La maggior parte degli schermi LCD intorno ai 32", ad esempio, hanno risoluzione 1366x768. E' una risoluzione un po' particolare leggermente maggiore dello standard 720p creata per migliorare la compatibilità con le schede grafiche dei computer. Può essere utile in caso si intenda collegare la TV a un PC o a una console, a questa risoluzione lo scaler infatti non entra in azione e avremo la garanzia di un'immagine pulita e nitida. In caso la sorgente sia un tradizionale 720p invece teoricamente è meglio uno schermo da 1280x720, quindi non sempre più grosso è meglio.

E' anche vero che la differenza tra 768 e 720 è talmente bassa che lo scaler non deve fare molto lavoro e la distorsione sarà minima (se mai percettibile).

Se pensate di collegare la TV al computer, HTPC o console allora prendete in considerazione gli schermi 1366x768, altrimenti questo fattore è meno discriminante.

Per i plasma le risoluzioni più comuni sono la 852x480 e la 1024x768. La prima ha una proporzione quasi perfettamente in 16:9 e, considerato che è più vicina allo standard SDTV (480i/576i), è ipotizzabile che per i segnali standard a bassa risoluzione esegua un lavoro migliore. La 1024x768 invece ha una definizione maggiore, ma lo scaler dovrà essere sempre al lavoro per le risoluzioni più basse, perché dovrà praticamente dimezzare la risoluzione nativa.

Considerato comunque che la spesa per questi prodotti è notevole è auspicabile che durino a lungo e, nella speranza che entro il 2006/7 vedremo delle sorgenti 720p e 1080i, forse è meglio puntare su prodotti con risoluzione più alta che garantiscono allo schermo una longevità maggiore.

A prezzi di tutto rispetto per gli LCD si iniziano a vedere anche le invidiabili risoluzioni native 1920x1080. L'acquisto di questo tipo di schermi va ponderato attentamente. Il televisore garantisce la resa migliore a 1080i che al momento è un miraggio lontano, rischiamo quindi di non utilizzare mai appieno le caratteristiche dello schermo e quando saremo in grado di farlo saranno in commercio HDTV dello stesso tipo alla metà del prezzo.

Oltre alla risoluzione nativa dovrete controllare lo scaler cosa è in grado di visualizzare.
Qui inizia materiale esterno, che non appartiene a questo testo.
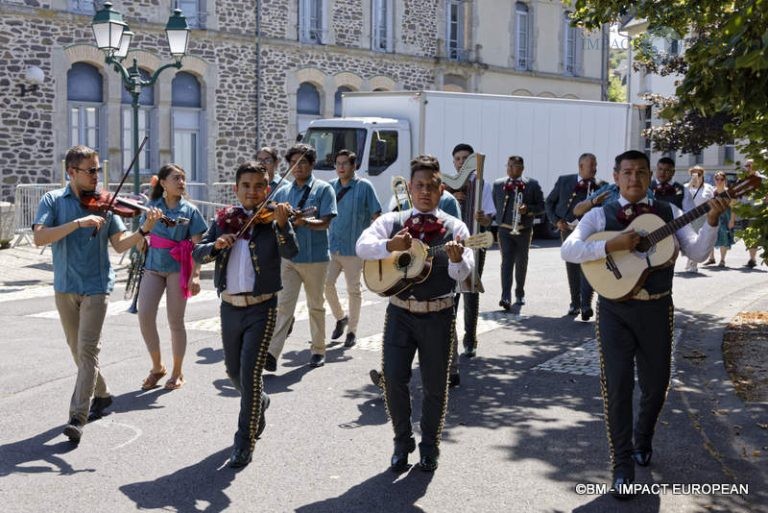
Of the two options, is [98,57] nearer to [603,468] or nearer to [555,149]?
[555,149]

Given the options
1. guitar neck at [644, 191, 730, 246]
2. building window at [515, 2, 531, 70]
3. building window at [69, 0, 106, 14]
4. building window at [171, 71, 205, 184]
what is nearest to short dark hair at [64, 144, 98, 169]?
guitar neck at [644, 191, 730, 246]

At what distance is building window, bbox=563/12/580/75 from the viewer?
36938 millimetres

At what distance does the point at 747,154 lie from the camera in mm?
7641

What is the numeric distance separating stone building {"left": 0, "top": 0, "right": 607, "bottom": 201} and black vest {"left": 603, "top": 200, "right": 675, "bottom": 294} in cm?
1963

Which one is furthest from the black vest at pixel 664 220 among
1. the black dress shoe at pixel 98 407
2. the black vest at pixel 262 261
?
the black dress shoe at pixel 98 407

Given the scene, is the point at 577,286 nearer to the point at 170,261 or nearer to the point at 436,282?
the point at 170,261

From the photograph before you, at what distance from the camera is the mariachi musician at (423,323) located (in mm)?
5824

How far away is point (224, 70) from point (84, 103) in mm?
3946

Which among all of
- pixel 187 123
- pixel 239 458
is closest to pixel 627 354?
pixel 239 458

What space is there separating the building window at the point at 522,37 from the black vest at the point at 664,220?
29.7 metres

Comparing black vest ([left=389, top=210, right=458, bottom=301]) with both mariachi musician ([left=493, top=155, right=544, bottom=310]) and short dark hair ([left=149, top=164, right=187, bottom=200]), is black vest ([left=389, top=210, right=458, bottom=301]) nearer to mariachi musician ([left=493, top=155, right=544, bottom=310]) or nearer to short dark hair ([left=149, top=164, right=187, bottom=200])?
short dark hair ([left=149, top=164, right=187, bottom=200])

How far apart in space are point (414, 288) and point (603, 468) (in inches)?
63.3

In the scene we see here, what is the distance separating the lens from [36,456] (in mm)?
6195

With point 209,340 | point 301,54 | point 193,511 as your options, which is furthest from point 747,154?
point 301,54
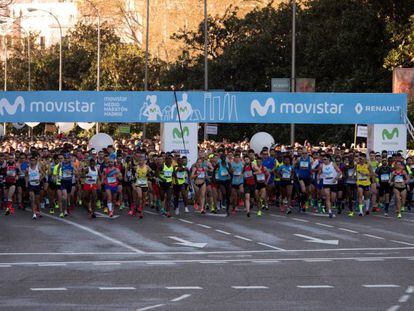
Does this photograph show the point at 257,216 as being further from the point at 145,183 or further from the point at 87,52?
the point at 87,52

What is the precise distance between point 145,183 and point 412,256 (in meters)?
11.2

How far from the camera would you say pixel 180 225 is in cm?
2775

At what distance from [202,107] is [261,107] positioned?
1.92 meters

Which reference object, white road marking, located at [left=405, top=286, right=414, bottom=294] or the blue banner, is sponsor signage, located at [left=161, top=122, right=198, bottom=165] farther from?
white road marking, located at [left=405, top=286, right=414, bottom=294]


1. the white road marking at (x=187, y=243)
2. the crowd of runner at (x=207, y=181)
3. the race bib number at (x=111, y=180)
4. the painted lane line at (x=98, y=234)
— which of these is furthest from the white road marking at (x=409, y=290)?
the race bib number at (x=111, y=180)

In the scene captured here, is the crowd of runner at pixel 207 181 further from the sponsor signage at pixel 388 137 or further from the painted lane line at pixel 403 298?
the painted lane line at pixel 403 298

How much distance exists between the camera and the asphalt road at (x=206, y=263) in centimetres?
1471

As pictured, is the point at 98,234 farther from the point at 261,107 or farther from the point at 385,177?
the point at 261,107

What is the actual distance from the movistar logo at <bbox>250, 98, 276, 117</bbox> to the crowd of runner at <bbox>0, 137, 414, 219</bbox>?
4.40m

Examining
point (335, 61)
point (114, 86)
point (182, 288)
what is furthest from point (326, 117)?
point (114, 86)

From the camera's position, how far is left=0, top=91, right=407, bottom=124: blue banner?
124 feet

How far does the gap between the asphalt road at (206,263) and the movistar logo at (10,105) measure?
28.8 ft

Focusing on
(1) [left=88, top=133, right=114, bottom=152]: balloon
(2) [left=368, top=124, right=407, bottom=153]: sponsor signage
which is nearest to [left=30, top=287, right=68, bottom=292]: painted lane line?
(2) [left=368, top=124, right=407, bottom=153]: sponsor signage

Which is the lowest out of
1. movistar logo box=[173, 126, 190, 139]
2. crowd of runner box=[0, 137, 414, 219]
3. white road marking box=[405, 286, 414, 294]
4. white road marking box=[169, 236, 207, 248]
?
white road marking box=[169, 236, 207, 248]
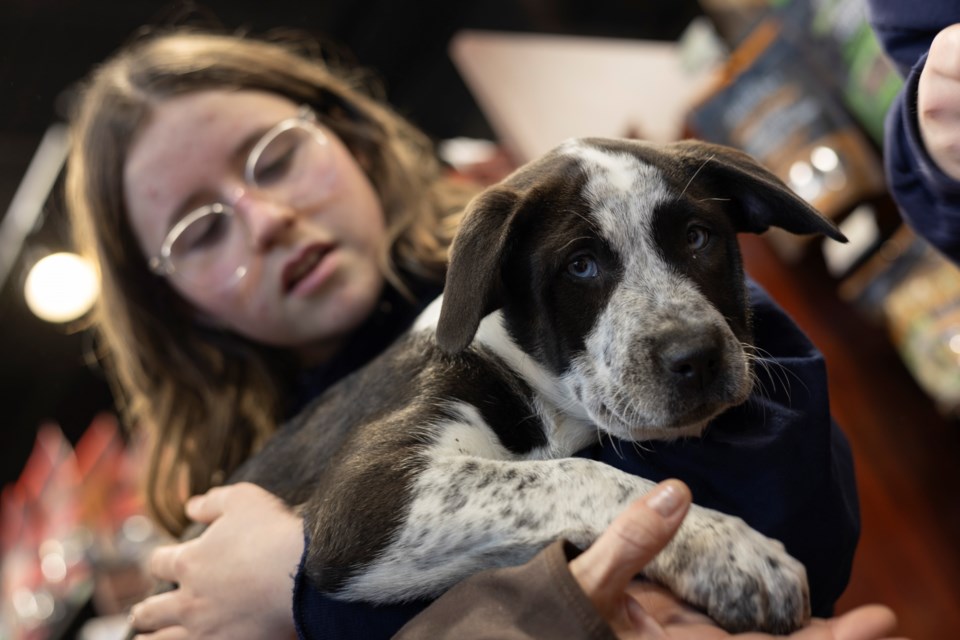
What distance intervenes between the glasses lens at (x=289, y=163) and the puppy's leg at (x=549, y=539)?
1080 mm

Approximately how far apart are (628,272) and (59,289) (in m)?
3.72

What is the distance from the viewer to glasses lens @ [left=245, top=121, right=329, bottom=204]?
2262mm

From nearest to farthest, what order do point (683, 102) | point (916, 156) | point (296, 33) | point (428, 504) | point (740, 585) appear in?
point (740, 585) < point (428, 504) < point (916, 156) < point (683, 102) < point (296, 33)

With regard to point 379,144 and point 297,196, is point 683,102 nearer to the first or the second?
point 379,144

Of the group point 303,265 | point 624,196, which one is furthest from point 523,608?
point 303,265

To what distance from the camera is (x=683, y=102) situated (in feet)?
10.6

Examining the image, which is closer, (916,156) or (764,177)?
(764,177)

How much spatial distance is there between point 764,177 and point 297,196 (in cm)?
121

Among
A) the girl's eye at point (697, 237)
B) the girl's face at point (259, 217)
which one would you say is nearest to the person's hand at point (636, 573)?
the girl's eye at point (697, 237)

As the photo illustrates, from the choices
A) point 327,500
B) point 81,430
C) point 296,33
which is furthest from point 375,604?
point 81,430

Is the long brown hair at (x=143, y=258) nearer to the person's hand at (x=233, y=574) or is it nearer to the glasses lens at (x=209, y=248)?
the glasses lens at (x=209, y=248)

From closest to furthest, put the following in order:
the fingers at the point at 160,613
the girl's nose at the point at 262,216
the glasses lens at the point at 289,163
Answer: the fingers at the point at 160,613
the girl's nose at the point at 262,216
the glasses lens at the point at 289,163

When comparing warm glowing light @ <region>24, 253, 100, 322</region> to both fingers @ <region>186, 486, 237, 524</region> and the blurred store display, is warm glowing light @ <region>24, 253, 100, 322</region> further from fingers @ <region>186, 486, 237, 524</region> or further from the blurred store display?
fingers @ <region>186, 486, 237, 524</region>

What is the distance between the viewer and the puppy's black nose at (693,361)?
4.31 feet
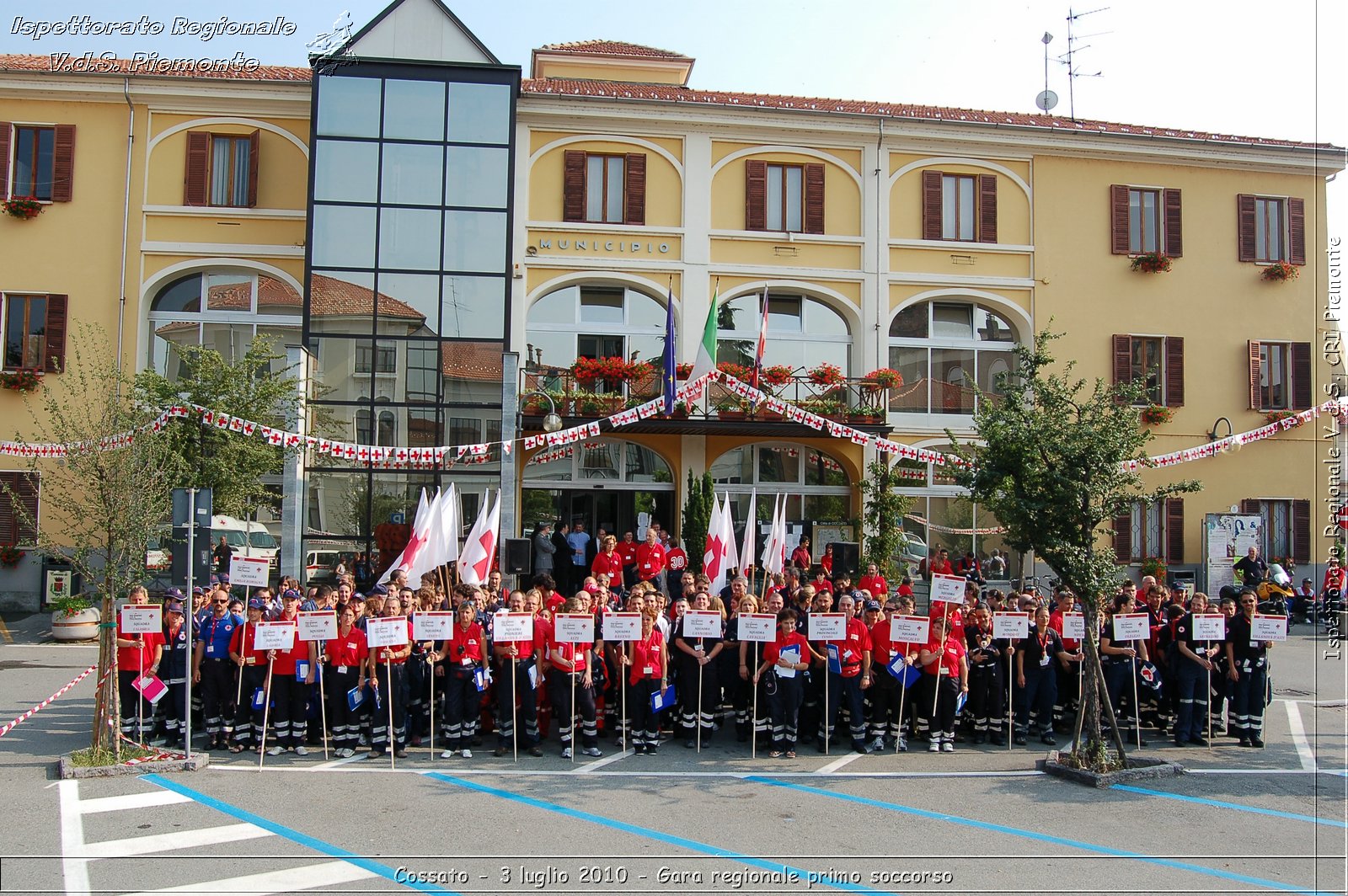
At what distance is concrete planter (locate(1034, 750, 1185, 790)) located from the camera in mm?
9789

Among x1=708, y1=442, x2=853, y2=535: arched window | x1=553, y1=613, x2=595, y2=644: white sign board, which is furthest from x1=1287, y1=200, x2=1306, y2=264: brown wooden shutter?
x1=553, y1=613, x2=595, y2=644: white sign board

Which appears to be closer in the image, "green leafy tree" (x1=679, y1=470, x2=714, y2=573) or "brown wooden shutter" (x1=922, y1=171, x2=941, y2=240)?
"green leafy tree" (x1=679, y1=470, x2=714, y2=573)

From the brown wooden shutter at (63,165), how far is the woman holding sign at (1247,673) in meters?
23.5

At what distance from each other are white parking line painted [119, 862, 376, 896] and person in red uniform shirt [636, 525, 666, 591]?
11.1 metres

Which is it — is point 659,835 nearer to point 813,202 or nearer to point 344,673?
point 344,673

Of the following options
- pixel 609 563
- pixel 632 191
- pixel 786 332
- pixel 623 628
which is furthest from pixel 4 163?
pixel 623 628

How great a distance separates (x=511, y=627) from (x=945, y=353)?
55.6 feet

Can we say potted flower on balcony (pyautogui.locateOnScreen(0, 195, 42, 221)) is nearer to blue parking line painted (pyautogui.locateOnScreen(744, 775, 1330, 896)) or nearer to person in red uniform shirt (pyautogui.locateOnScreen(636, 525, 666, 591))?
person in red uniform shirt (pyautogui.locateOnScreen(636, 525, 666, 591))

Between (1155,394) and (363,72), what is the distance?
1941cm

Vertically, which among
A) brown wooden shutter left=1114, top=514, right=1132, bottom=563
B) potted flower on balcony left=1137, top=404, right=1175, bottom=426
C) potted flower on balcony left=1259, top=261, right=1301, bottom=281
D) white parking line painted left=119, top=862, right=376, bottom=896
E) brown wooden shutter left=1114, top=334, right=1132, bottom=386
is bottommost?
white parking line painted left=119, top=862, right=376, bottom=896

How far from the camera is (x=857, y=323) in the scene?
24625 millimetres

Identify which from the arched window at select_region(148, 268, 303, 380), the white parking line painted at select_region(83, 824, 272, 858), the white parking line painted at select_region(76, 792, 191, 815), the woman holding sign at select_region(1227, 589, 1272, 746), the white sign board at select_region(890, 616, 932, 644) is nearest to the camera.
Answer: the white parking line painted at select_region(83, 824, 272, 858)

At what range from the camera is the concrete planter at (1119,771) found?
32.1 feet

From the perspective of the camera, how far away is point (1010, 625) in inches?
456
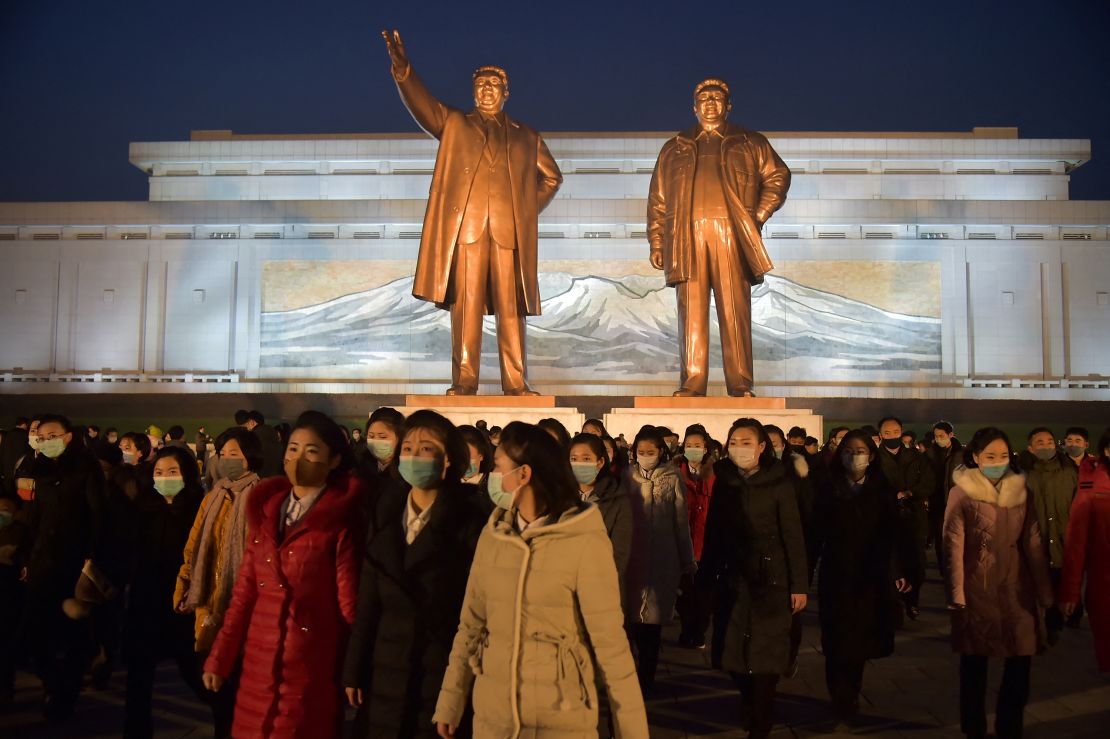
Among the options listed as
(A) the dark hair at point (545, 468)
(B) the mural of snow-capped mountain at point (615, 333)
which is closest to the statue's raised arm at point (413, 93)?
(A) the dark hair at point (545, 468)

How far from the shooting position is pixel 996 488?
4.16m

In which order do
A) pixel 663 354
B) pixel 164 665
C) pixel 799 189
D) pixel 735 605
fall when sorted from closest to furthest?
1. pixel 735 605
2. pixel 164 665
3. pixel 663 354
4. pixel 799 189

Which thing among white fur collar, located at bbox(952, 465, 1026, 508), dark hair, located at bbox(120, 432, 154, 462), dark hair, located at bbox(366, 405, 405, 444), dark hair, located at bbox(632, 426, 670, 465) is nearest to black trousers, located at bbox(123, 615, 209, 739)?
dark hair, located at bbox(366, 405, 405, 444)

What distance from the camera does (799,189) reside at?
29.0 meters

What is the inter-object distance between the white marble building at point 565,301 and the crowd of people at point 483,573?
60.9 feet

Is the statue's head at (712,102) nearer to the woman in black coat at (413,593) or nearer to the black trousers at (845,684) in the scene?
the black trousers at (845,684)

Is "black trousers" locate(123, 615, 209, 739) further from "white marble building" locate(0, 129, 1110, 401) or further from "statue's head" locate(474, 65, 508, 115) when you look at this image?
"white marble building" locate(0, 129, 1110, 401)

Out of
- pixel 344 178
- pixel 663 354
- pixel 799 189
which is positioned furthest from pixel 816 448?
pixel 344 178

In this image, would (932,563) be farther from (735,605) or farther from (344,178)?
(344,178)

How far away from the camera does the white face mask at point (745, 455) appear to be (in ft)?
13.9

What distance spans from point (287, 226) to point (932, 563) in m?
19.2

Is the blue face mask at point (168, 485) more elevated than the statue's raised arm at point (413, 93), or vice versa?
the statue's raised arm at point (413, 93)

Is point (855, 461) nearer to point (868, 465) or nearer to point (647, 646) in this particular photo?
point (868, 465)

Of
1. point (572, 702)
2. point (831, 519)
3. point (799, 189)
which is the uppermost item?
point (799, 189)
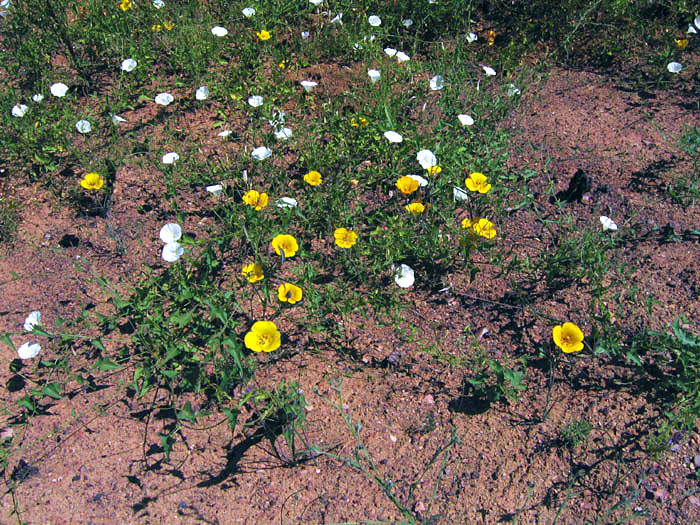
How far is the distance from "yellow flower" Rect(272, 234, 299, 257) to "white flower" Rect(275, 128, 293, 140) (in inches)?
33.2

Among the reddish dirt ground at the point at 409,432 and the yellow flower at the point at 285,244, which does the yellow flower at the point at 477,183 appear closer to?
the reddish dirt ground at the point at 409,432

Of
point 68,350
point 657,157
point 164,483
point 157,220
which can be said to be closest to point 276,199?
point 157,220

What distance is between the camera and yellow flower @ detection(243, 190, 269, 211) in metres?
2.57

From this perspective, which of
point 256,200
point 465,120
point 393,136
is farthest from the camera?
point 465,120

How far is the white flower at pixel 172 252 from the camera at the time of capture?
2492 mm

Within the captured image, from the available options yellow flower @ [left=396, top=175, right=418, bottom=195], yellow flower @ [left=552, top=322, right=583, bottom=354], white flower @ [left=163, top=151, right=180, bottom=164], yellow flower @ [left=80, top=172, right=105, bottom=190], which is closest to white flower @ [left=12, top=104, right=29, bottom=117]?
yellow flower @ [left=80, top=172, right=105, bottom=190]

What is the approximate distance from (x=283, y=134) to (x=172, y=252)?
38.5 inches

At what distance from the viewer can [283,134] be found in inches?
120

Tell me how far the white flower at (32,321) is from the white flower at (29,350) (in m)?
0.07

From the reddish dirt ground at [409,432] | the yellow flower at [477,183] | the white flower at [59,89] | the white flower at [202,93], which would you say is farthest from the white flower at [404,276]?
the white flower at [59,89]

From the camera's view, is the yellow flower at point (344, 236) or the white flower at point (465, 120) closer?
the yellow flower at point (344, 236)

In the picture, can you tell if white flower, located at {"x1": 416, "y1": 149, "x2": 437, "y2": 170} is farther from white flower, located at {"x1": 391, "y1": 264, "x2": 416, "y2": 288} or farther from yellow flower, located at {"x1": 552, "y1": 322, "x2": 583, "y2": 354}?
yellow flower, located at {"x1": 552, "y1": 322, "x2": 583, "y2": 354}


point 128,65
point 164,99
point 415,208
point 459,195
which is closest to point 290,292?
point 415,208

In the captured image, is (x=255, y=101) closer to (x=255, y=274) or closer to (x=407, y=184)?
(x=407, y=184)
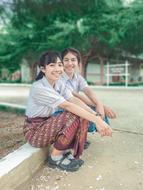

Per quanto riguarda la visione di TV, DVD, satellite, cinema, controllate che le seguenti modalità siano supportate: 480i, 576i, 720p, 1080i. Per il collegamento a PC o console: 640x480, 800x600, 1024x768.

Avrete quindi capito che lo scaler riveste un'importanza cruciale in un televisore ad alta definizione. Considerate che per prodotti della stessa fascia i componenti interni sono spesso molto simili e l'unico modo per avere una risposta è verificare di persona. Come sempre i numeri sulla carta sono una cosa, ma quello che conta è la sensazione che da' lo schermo visto di persona.